• [What is being asked]:
Print the text of each of the following records exactly as it appears, omitting the pictures from your answer.

• [Supplied entries]:
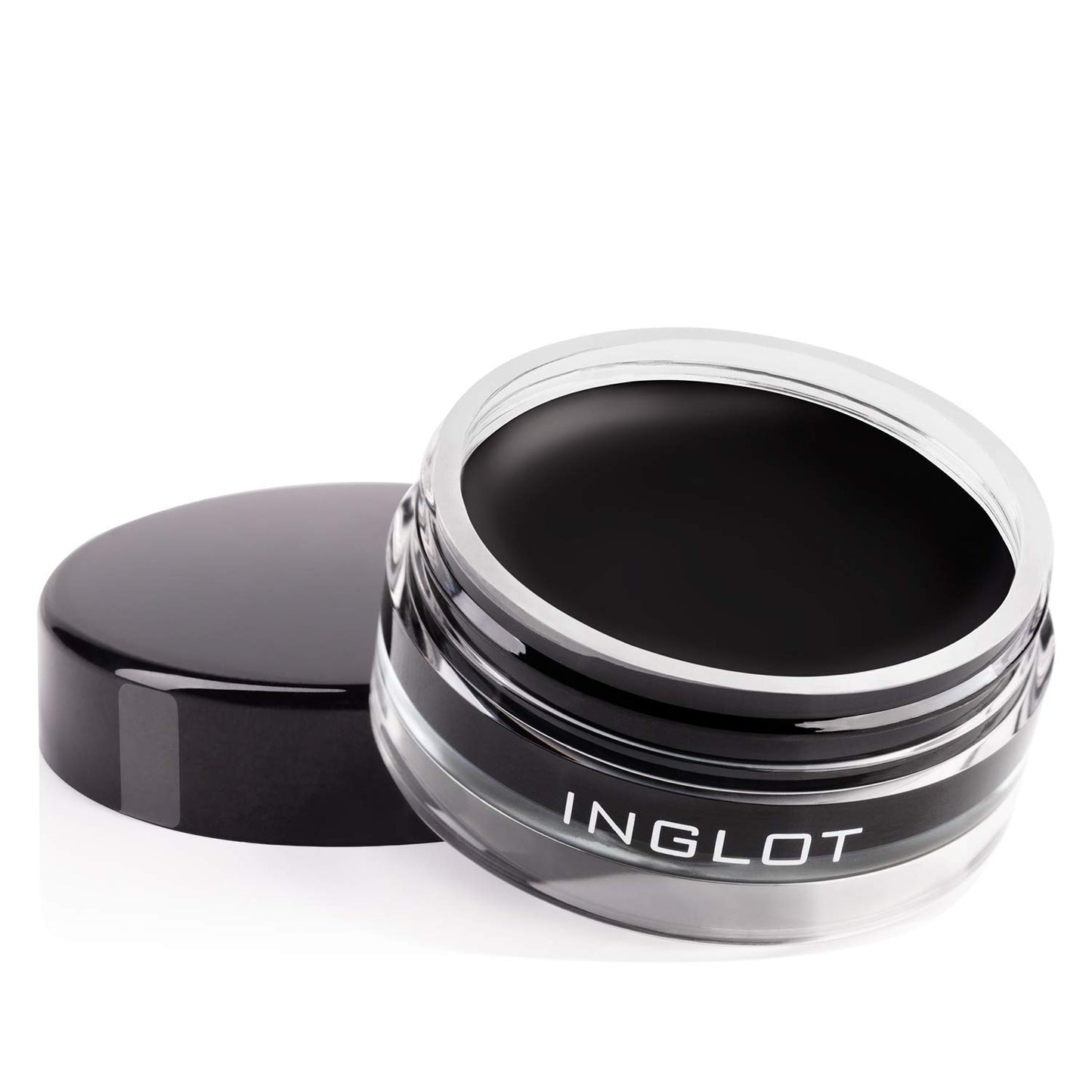 Gel eyeliner Inglot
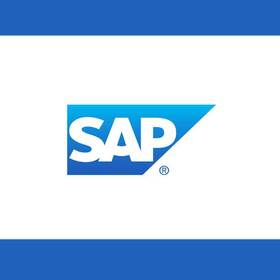 sap_280x280_crop_478b24840a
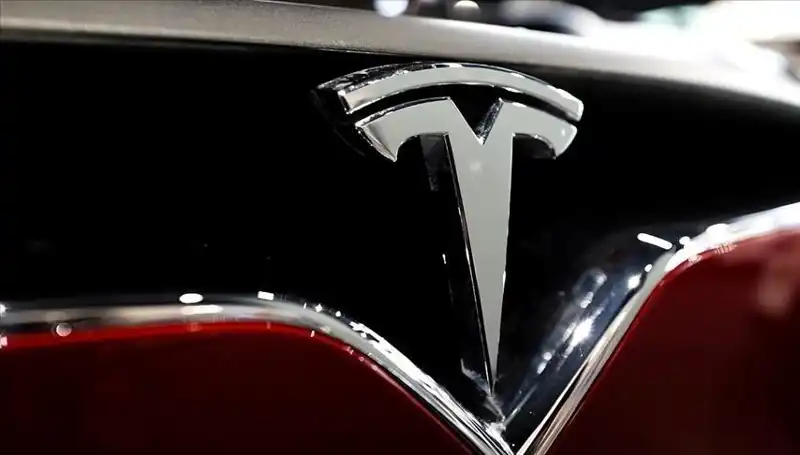 Ucuz Tesla Modelinin Geleceği: HW3 Sahipleri Hala FSD Bekliyor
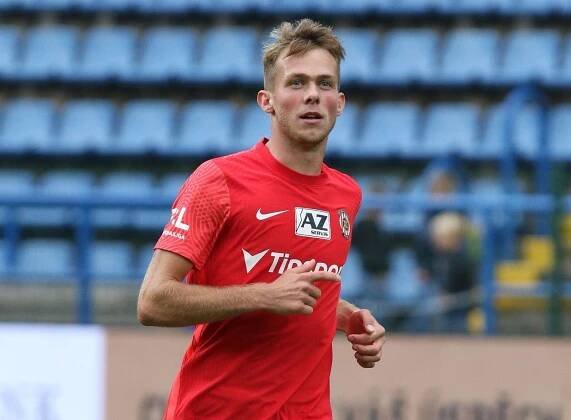 Michal Ševčík Brno 22.jpg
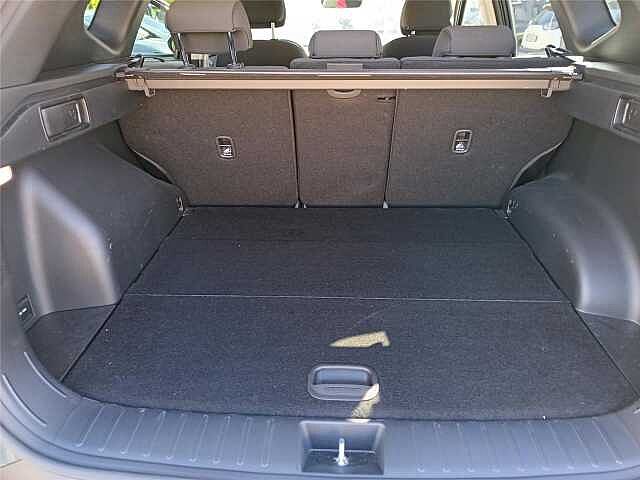 Hyundai TUCSON TUCSON 1.6 HEV aut. Exellence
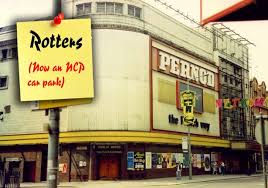 Volume 1 by various artists. 15 Manchester Nightclubs You Might Remember From Your Youth Manchester Evening News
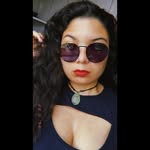 ❀̥ •𝕃𝕒𝕣𝕚𝕤𝕤𝕒 𝕄𝕒𝕣𝕜𝕖𝕤• ❀̥ - @larissa_markes_ - Instagram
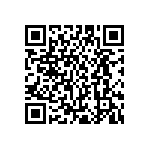 CA02COM-E10SL-3S-B QRCode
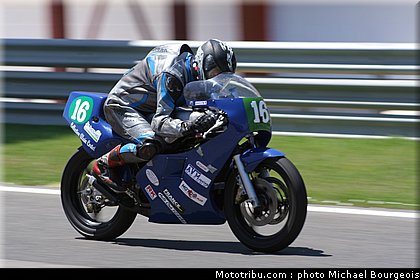 icgp_16_albacete_2010.JPG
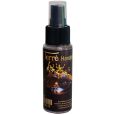 Terre Handpan Reiniger 50 ml Thumbnail 1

• [Answer box]:
 Gel eyeliner Inglot
 sap_280x280_crop_478b24840a
 Ucuz Tesla Modelinin Geleceği: HW3 Sahipleri Hala FSD Bekliyor
 Michal Ševčík Brno 22.jpg
 Hyundai TUCSON TUCSON 1.6 HEV aut. Exellence
 Volume 1 by various artists. 15 Manchester Nightclubs You Might Remember From Your Youth Manchester Evening News
 ❀̥ •𝕃𝕒𝕣𝕚𝕤𝕤𝕒 𝕄𝕒𝕣𝕜𝕖𝕤• ❀̥ - @larissa_markes_ - Instagram
 CA02COM-E10SL-3S-B QRCode
 icgp_16_albacete_2010.JPG
 Terre Handpan Reiniger 50 ml Thumbnail 1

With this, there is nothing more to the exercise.